Skip to the content.

Overview
Installation
Quick Start
Algorithms
Citing
Release History


Overview

A collection of BM25-based algorithms, including BM25 itself, written in C++ and wrapped for Python. The following algorithms are provided in version 0.2.0.

 


Installation (version 0.2.0)

pip install bm25-search

 


Quick Start

1️⃣ Set Model

Calculate the TF (Term Frequency) and IDF (Inverse Document Frequency) for all tokens in the given documents using the set_model() method. This pre-calculation helps reduce latency during the search stage.

from bm25_search import BM25

corpus = [
    "The sun is shining brightly",
    "It is raining now",
    "The breeze feels cool",
    "Snow is expected tonight",
    "The sky is cloudy"    
]

# Tokenized 2-dimensional list 
corpus_tokenized = [doc.lower().split(" ") for doc in corpus]

bm25 = BM25()

# TF and IDF calculations are done at this stage, 
# so this might take a while if the corpus is large. 
bm25.set_model(corpus_tokenized, k=1.5, b=0.75)

2️⃣ Get Scores

You can obtain the scores of all documents for the given queries using the get_scores() method.

# Tokenized 2-dimensional list
queries = ["white snow", "cloudy sky"]
queries_tokenized = [query.lower().split(" ") for query in queries]

bm25.get_scores(queries_tokenized)
[[0.0, 0.0, 0.0, 1.4166511719473336, 0.0],
 [0.0, 0.0, 0.0, 0.0, 2.833302343894667]]

3️⃣ Get Top-K Scores & Indices

You can obtain the scores and indices of top-k documents for the given queries using the get_topk() method.

bm25.get_topk(queries_tokenized, n=2)

+ + +

* [Exercise tasks]:
[1] On the BM25 library page, which method computes TF and IDF for every token in the documents?
[2] Quote the BM25 library page, starting with "Skip to the" and going on through "in version 0.2.0.".
Rely only on the BM25 library page.

* [Material provided]:
+ + +

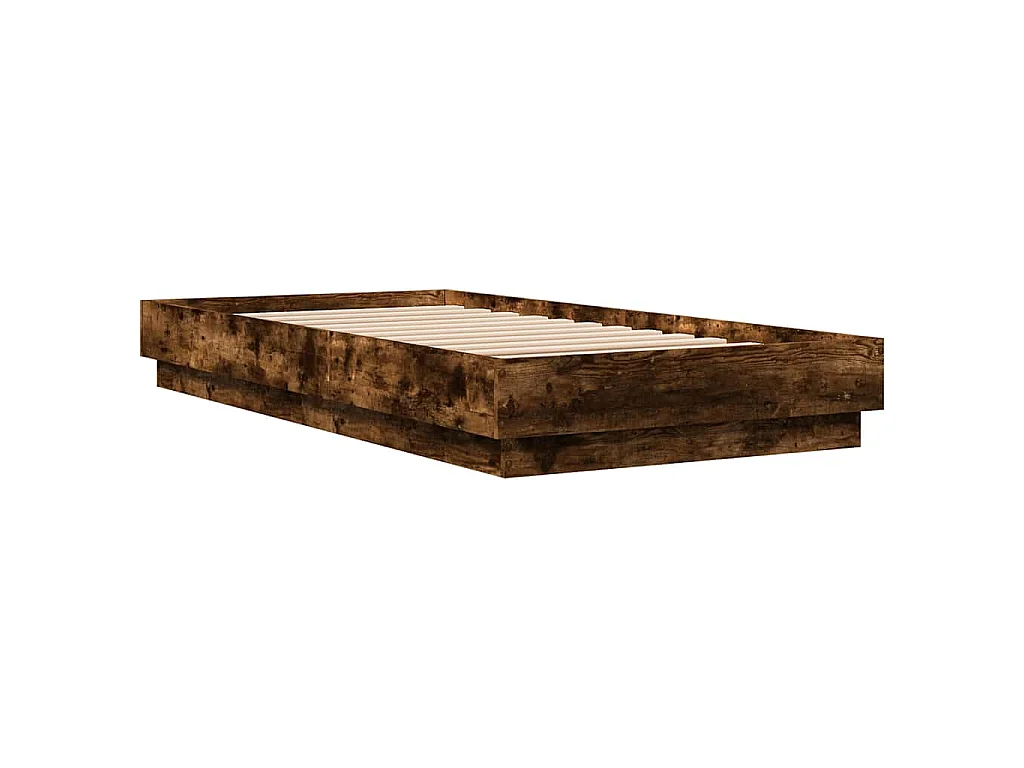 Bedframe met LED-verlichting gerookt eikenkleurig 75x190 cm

+ + +

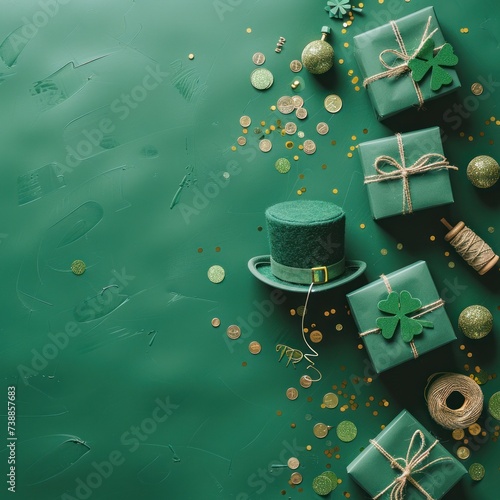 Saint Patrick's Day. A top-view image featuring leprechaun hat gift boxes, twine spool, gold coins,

+ + +

* [Responses]:
[1] The set_model() method.

[2]
Skip to the content.

Overview
Installation
Quick Start
Algorithms
Citing
Release History


Overview

A collection of BM25-based algorithms, including BM25 itself, written in C++ and wrapped for Python. The following algorithms are provided in version 0.2.0.